本文介绍使用docker的方法部署tensorflow serving,并提供python和java client代码实例。(本文参考了较多博文和tensorflow官方文档,旨在补充多数博文遗留的坑,和精简官方文档的繁琐)。
为了避免bazel编译源码这个大坑(会报一些奇怪的错误,主要是各个依赖项的版本不对应),本文直接选择docker的方式部署tensorflow serving。
注:只需按照步骤一步一步来,就能从零到部署成功,最后会提供一个使用案例:文本分类模型
1 Docker安装
1.1 Mac环境下安装
参考网站
建议选择手动安装,安装完毕后,选择(Check for Updates)更新到最新版本
1.2 centos环境下安装
前提条件:CentOS 7 上,要求系统为64位、系统内核版本为 3.10 以上,通过指令uname -r 查看自己的系统版本
移除旧的版本:
$ sudo yum remove docker \
docker-client \
docker-client-latest \
docker-common \
docker-latest \
docker-latest-logrotate \
docker-logrotate \
docker-selinux \
docker-engine-selinux \
docker-engine
安装依赖项:
sudo yum install -y yum-utils device-mapper-persistent-data lvm2
添加源信息:
sudo yum-config-manager --add-repo http://mirrors.aliyun.com/docker-ce/linux/centos/docker-ce.repo
更新 yum 缓存:
sudo yum makecache fast
安装 Docker-ce:
sudo yum -y install docker-ce
启动 Docker 后台服务:
sudo systemctl start docker
测试运行 hello-world:
docker run hello-world 或者 直接查看版本 docker --version
2 serving部署
2.1 拉取serving 镜像
docker pull tensorflow/serving
完成之后 查看安装好的镜像
docker images
2.2 导出模型
serving不能直接使用以HDF5和.ckpt方式保存的模型,需要进行一次转化,本文以keras保存的HDF5文件为例进行介绍,.ckpt转换方式大同小异,游客可自行查询。
import tensorflow as tf
from keras import backend as K
from keras.models import Sequential, Model
from os.path import isfile
from keras.models import load_model
import os
def save_model_to_serving(model, export_version, export_path='prod_models'):
print(model.input, model.output)
signature = tf.saved_model.signature_def_utils.predict_signature_def(
inputs={'textdata': model.input}, outputs={'market': model.output})

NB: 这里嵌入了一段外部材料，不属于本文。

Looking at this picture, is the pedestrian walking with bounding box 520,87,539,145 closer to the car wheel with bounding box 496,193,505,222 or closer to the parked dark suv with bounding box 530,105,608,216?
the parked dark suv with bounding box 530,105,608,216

export_path = os.path.join(
tf.compat.as_bytes(export_path),
tf.compat.as_bytes(str(export_version)))
builder = tf.saved_model.builder.SavedModelBuilder(export_path)
legacy_init_op = tf.group(tf.tables_initializer(), name='legacy_init_op')
builder.add_meta_graph_and_variables(
sess=K.get_session(),
tags=[tf.saved_model.tag_constants.SERVING],
signature_def_map={
'market_classification': signature,
},
legacy_init_op=legacy_init_op)
builder.save()
model = load_model('自己的路径/blistm-checkpoint-02e-val_acc_0.96.hdf5')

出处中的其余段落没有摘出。